タイムパラドクス エンゲージメント
京路
5分後の君へ
単に先読みするという意味ではなく、文字通り5分後の出来事を見ることができる。
正確には、見えてしまう、というべきかもしれないが。
彼女と出会ったのは、大学生の時。雨上がりの交差点で信号待ちをしているときだ。
「あなた、車に泥をはねられますよ」
白杖を持った女性にそう声をかけられた。
黒いロングスカートにカーディガン、長い黒髪の美人。同い年くらいだろう。顔はこちらを向いているが、視線の向きに違和感。目が不自由なのだろうか。
「僕ですか?」
「そう。白いジャケットのあなたです」
目が見えなそうなのに、色を言い当てている。
「えっと、泥をはねられるって、これからですか?」
「そうです。正確には2分43秒後に」
「もしかして占い師さん?」
首を振る。
「――多分信じないと思うので別にいいですけど、私は5分後だけが見えるんです」
とんでもないことを言い出した。
「さっき――もう2分30秒前ですが――車にはねられた泥でそのジャケットをひどく汚される様子を見ました。なんだか大事そうだったので、一応、お伝えしようと思っただけです」
「えっと、予言、ってこと?」
「正確には予見ですね。見えるだけなので」
言葉を選んで、答える。
「それって、本当なら、すごくないですか?」
「すごいです」
淡々と返してきた。小さなため息混じりに付け加える。
「……すごく、困ります」
その様子に、嘘や霊感商法的なものは感じなかった。
「ありがとう。これ、死んだばーちゃんが買ってくれたのだから。気を付ける」
「多分、無理です」
機械のように冷たく断言した。
「私は、先を見ることしかできない。つまり、変えることも避けることもできないんです。あなたのジャケットは、確実に、あと52秒で泥をかぶります」
「おお」
そこまで言い切られると、かえってやる気も出てくる。
僕はジャケットを脱いで、丸めてシャツの中に入れる。
さらに車道から目いっぱい離れてみた。
「これならどうやっても――」
と、ものすごい音を立てたダンプカーが交差点を突っ切っていった。
その瞬間、水たまりの泥水が視界いっぱいにはね上げられた。
「なっ」
逃げる間もない。頭から泥水が降り注ぎ、隙間からシャツの中に滑り込んでくる。
慌てて取り出してみると、見事に泥だらけ。白地にタールが染みて、クリーニングで落ちるかもわからない。

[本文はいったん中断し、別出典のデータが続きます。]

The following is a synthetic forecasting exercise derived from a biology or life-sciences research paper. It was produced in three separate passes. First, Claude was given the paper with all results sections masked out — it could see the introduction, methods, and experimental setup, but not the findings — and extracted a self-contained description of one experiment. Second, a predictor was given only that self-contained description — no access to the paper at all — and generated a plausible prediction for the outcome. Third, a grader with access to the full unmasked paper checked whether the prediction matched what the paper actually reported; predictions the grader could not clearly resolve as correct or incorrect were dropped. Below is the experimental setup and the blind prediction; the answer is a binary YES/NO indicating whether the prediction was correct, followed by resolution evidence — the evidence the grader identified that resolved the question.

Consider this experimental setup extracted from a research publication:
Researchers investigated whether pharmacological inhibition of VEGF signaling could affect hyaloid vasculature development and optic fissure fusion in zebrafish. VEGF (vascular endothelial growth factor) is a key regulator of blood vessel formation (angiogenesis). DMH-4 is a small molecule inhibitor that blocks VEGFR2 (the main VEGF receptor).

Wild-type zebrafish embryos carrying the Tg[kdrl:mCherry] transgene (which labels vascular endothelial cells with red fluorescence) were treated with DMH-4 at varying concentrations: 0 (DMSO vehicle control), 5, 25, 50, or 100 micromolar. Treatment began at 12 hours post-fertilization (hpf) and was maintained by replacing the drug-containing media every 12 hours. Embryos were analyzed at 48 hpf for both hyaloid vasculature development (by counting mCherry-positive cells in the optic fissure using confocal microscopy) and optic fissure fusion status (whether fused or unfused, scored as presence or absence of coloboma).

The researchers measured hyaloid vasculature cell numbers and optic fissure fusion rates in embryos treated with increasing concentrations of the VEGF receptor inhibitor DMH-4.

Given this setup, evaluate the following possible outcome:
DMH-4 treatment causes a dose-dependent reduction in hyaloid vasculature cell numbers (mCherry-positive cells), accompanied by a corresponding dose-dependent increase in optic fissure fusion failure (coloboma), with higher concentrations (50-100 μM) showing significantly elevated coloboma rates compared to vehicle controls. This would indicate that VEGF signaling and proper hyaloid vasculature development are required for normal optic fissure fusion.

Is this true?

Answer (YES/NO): NO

膝から崩れ落ちそうになる。僕が進学に合わせて一人暮らしするのに、ばーちゃんが買ってくれたものだ。それからすぐ形見になってしまった。
すべて彼女の言ったとおりだ。
見ると、彼女のほうも泥まみれだった。
「それじゃ」
そのまま立ち去ろうとするので、慌てて呼び止めた。
「待ってよ、君も濡れちゃってるじゃないか」
「ええ。多分、無理に回避しようとしたから、反動が大きくなったんですね。だから、なるべく見たことには逆らわないようにしてるんです」
「じゃあ、なんで僕に教えてくれたの」
「それは――」
少し言いよどんでから、答える。
「あまりにも悲しそうだったので。余計なお世話だったかもしれませんけど」
「そんなことない! むしろ感謝したい」
何も知らないで泥をかぶるより、一応心構えと、抵抗する機会を与えられたほうが、納得感がある。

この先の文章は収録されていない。